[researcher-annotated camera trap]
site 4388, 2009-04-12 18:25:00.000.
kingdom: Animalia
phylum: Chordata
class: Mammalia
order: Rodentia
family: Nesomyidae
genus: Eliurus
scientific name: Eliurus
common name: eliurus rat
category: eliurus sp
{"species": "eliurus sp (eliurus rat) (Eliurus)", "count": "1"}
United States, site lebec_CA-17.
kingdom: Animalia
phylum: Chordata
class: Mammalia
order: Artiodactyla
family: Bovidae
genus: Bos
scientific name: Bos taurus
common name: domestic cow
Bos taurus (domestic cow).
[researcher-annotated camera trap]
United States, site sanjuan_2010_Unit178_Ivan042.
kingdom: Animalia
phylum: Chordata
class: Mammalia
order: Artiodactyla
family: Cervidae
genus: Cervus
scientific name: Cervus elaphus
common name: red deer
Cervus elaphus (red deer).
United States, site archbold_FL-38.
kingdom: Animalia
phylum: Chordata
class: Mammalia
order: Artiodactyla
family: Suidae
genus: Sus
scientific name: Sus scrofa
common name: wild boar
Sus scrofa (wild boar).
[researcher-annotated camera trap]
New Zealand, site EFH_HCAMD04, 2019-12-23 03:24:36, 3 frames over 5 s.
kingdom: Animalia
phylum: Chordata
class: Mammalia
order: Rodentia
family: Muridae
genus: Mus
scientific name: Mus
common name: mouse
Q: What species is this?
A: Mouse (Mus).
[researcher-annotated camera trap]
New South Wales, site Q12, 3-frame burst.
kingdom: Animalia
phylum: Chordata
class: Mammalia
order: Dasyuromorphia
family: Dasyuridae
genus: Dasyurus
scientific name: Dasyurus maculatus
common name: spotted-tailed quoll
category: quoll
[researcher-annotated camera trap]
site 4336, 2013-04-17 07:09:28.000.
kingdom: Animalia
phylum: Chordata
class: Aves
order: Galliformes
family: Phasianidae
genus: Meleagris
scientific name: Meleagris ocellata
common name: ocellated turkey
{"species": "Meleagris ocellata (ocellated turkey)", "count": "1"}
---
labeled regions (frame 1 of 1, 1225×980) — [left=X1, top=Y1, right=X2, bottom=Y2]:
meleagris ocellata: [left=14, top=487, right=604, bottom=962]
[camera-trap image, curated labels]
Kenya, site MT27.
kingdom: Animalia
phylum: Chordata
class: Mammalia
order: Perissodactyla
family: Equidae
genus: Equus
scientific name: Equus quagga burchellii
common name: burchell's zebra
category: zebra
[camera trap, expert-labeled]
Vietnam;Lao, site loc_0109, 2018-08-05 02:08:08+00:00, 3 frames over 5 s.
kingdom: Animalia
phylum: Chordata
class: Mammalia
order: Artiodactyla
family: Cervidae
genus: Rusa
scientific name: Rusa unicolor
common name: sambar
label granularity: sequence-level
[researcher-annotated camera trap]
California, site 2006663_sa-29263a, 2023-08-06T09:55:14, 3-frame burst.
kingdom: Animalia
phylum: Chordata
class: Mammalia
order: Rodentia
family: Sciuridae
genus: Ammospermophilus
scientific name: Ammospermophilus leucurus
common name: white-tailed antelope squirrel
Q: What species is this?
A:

[Task directions]
Spot the lines above that mention "States" and copy them.

[Output of the exercise]
United States, site lebec_CA-17.
United States, site sanjuan_2010_Unit178_Ivan042.
United States, site archbold_FL-38.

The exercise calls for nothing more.